Rispondi in breve a queste domande sul testo su Brian Thompson:
1. Come si chiama il cane tuttofare che compare con Thompson e i nipoti?
2. In quali due tempi si articola la vicenda?
3. Da che cosa è spesso connotato il tono prediletto dagli autori?

Testo fornito:
::::::::::
Brian Thompson e famigliaPiù direttamente ascrivibile a una narrazione di tipo occidentale (e forse all'influenza dei Pagot) ci appare invece la cornice in cui vediamo Thompson allenare i nipoti insieme al cane tuttofare Dick, curiosamente molto simile al Nana del disneyano Le avventure di Peter Pan, sia nell'aspetto che nelle attitudini “umane” e nella capacità di rendersi utile durante le trasferte o nella consegna degli articoli. Gli autori cercano in questo modo di rompere la mono-dimensionalità del resoconto sportivo, assicurando allo stesso tempo un elemento di quotidianità e di vita vissuta al racconto della Storia: in tal modo, la vicenda si articola non solo in due tempi (il passato e il presente), ma riesce anche a mostrare l'integrazione fra lo sport come grande esperienza condivisa e gli insegnamenti reali che chiunque può trarre nel suo piccolo dalla competizione. In tal senso, i momenti più ispirati sono proprio quelli che vedono Thompson alle prese con problematiche personali che si riflettono nelle difficoltà che gli atleti provano sul campo da gioco. Il senso dell'operazione diventa così molto chiaro: mostrare come il calcio non sia soltanto un qualcosa di relegato alla Storia, e dunque lontano e inavvicinabile, ma un'espressione delle volontà umane di confrontarsi gli uni con gli altri e maturare così tutte quelle esperienze che arricchiscono e definiscono un'esistenza. Lo sport come metafora della vita, insomma, con personaggi che si appassionano e allo stesso tempo amano, si preoccupano, subiscono brutte esperienze e vivono emozioni piene. In questo senso è interessante soprattutto il tono prediletto dagli autori, spesso connotato da una velata malinconia ma mai passatista o adagiato sul rimpianto blandamente nostalgico.
::::::::::
Materiale mostrato:
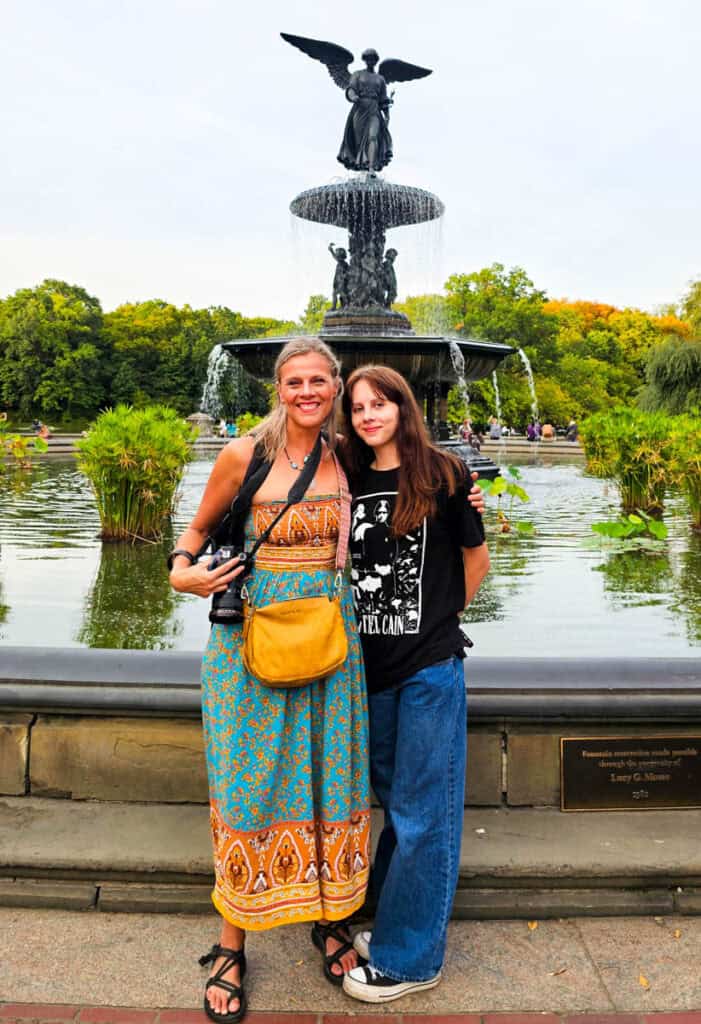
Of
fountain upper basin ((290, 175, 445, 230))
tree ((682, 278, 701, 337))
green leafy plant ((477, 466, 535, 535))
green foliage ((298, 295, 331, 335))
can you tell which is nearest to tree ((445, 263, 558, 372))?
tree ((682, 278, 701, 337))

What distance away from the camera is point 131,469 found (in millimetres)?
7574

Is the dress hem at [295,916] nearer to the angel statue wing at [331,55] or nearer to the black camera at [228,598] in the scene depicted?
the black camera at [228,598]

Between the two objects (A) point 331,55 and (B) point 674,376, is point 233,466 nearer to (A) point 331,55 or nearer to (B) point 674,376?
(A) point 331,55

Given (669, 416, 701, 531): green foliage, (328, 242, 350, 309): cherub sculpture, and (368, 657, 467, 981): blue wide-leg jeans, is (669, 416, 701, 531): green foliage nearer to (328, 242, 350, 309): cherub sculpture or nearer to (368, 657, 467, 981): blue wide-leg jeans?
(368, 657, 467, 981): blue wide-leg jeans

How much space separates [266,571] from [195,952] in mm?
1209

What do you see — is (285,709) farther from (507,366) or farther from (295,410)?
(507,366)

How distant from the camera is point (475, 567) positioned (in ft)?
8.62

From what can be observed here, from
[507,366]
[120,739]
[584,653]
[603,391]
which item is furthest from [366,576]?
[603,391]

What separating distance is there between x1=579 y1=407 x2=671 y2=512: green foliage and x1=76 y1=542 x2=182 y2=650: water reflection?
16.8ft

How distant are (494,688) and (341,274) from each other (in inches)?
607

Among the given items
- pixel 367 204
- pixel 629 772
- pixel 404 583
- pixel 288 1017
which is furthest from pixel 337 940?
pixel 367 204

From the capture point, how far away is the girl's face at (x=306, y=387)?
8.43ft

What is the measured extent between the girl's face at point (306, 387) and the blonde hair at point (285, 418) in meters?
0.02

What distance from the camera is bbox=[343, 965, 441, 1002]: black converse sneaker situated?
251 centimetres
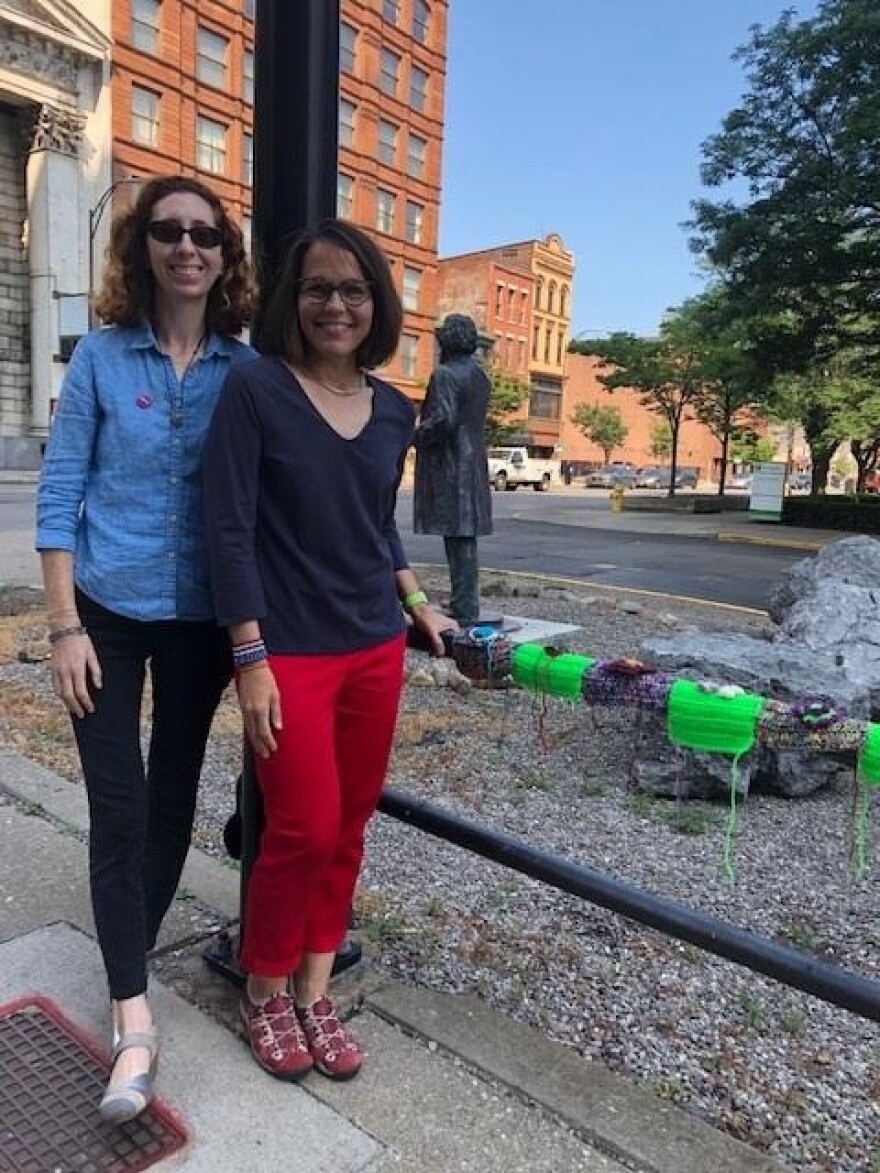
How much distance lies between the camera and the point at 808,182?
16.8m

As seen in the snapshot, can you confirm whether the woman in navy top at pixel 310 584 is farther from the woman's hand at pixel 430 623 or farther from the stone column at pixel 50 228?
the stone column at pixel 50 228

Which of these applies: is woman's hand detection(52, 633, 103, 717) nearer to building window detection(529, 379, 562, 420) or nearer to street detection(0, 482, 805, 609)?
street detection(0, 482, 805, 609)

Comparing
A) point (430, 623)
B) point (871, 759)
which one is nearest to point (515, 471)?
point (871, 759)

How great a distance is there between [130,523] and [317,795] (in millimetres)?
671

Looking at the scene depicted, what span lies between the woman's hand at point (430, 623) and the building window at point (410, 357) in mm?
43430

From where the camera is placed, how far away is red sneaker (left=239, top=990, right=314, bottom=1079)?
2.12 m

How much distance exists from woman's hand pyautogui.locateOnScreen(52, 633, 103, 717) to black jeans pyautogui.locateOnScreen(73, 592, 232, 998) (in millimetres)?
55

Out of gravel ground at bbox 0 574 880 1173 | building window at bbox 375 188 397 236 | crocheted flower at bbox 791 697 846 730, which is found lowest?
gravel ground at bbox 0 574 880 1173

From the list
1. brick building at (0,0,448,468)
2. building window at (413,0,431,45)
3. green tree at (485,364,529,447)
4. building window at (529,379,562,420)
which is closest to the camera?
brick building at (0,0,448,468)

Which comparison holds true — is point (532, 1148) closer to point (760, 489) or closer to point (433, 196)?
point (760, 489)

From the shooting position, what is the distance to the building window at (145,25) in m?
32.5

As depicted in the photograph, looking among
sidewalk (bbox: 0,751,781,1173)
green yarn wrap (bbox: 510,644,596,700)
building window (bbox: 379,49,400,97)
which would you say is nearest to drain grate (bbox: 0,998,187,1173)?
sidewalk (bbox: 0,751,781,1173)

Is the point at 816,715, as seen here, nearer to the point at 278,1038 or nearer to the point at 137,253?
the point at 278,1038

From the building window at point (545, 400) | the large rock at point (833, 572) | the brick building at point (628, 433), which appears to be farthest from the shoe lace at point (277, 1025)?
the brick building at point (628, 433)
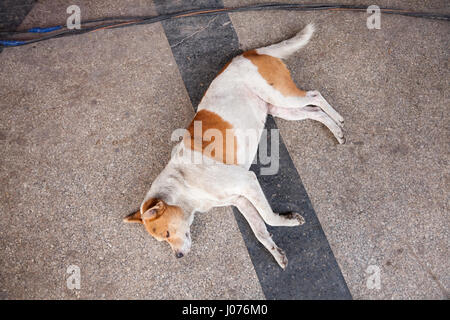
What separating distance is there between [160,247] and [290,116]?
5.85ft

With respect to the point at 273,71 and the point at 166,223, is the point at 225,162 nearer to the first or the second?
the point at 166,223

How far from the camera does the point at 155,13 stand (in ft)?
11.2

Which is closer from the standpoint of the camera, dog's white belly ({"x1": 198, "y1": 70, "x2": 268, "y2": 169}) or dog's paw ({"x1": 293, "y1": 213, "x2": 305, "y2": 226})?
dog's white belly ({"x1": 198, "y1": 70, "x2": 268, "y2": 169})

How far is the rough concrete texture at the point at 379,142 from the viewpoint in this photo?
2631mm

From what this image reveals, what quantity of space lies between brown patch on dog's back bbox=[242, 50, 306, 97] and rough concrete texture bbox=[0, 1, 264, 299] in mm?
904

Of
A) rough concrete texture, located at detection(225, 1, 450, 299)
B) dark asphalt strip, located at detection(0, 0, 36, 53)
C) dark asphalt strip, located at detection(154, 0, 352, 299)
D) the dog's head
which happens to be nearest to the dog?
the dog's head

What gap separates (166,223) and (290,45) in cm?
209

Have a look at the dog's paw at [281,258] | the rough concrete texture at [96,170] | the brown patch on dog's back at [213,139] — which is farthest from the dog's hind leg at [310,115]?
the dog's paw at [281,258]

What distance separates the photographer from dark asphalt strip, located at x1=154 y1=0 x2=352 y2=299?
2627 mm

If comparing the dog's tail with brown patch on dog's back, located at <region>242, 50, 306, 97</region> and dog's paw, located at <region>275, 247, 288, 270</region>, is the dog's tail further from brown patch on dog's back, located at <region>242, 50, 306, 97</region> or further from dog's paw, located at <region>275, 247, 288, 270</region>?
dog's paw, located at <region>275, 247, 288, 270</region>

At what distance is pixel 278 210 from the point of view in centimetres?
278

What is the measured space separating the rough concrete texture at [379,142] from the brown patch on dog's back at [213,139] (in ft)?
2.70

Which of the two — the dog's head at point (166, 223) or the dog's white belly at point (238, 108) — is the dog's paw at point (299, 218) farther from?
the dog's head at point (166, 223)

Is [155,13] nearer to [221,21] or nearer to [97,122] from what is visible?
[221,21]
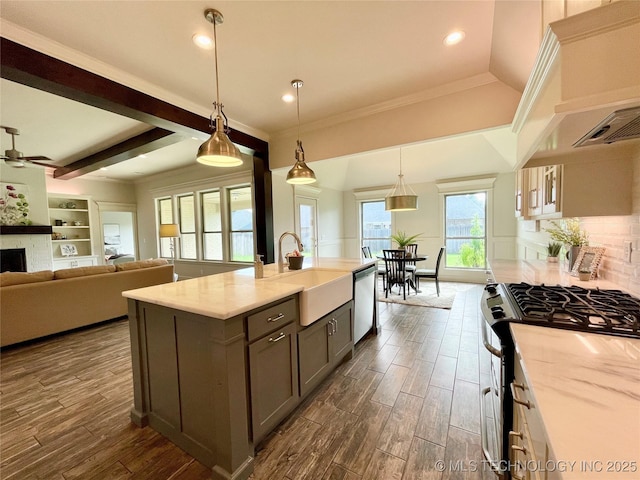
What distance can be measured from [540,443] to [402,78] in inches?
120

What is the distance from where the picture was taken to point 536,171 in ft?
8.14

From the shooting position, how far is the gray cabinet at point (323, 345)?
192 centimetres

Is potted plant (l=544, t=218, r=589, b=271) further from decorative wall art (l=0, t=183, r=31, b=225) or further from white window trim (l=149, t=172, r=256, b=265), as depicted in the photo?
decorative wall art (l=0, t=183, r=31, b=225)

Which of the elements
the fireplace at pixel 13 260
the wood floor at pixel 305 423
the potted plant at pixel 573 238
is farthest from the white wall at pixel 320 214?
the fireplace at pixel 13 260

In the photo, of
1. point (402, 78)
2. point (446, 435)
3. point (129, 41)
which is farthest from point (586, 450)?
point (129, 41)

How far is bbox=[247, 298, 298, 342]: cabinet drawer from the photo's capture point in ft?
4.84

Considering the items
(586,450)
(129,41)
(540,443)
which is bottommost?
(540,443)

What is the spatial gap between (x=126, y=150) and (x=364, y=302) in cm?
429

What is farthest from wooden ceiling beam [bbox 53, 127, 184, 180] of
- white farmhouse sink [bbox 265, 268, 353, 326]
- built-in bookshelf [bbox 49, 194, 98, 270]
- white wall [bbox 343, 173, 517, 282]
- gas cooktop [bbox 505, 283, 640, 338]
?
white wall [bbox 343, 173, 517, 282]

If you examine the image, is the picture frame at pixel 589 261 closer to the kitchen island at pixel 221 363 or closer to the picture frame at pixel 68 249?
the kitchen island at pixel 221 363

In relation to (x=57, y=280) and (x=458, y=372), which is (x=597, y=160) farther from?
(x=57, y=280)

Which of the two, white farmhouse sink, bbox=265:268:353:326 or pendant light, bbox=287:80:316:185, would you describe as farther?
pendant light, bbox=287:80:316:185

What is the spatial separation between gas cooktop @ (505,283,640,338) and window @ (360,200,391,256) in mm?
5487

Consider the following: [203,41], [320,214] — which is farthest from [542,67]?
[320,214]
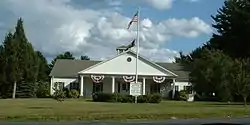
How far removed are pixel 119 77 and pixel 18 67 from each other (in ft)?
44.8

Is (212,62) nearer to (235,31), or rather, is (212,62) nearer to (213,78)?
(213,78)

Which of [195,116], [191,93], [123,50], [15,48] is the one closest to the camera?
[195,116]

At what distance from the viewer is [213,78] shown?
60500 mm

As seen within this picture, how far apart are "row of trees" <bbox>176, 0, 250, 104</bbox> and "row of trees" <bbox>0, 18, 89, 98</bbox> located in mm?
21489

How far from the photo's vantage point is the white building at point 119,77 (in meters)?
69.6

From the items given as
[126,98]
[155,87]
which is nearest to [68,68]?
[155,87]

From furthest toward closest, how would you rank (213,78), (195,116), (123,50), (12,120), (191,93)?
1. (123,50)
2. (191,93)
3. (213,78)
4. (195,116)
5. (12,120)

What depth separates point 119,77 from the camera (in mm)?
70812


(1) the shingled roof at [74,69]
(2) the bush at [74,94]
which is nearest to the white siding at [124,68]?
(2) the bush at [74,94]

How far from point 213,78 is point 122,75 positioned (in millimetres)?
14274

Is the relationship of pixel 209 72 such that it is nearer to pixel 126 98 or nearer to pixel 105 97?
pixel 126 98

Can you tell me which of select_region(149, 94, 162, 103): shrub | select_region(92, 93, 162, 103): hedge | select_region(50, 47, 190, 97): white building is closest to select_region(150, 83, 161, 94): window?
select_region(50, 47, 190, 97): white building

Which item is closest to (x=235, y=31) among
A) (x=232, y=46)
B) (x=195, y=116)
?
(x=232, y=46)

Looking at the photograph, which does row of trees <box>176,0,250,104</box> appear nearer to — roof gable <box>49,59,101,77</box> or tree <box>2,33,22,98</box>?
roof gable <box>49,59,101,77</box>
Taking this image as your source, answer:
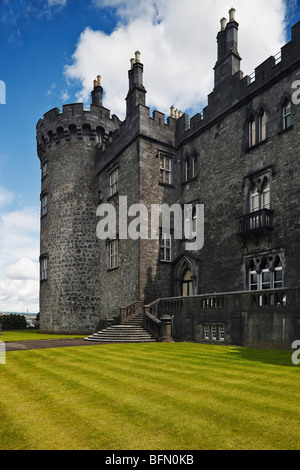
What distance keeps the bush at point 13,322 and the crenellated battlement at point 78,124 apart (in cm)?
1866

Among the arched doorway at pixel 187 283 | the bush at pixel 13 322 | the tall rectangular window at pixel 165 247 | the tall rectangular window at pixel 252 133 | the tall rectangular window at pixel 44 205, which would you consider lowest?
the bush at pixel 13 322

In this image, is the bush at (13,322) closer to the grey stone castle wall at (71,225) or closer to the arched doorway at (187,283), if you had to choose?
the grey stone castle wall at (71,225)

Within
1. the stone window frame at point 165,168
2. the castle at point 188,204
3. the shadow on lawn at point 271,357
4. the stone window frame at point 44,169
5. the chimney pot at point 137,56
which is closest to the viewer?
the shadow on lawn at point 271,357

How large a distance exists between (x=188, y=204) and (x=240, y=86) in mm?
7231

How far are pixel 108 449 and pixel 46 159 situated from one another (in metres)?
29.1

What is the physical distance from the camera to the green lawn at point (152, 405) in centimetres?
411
::::::::::
Risultato del compito:
1. Dick.
2. Il passato e il presente.
3. Da una velata malinconia.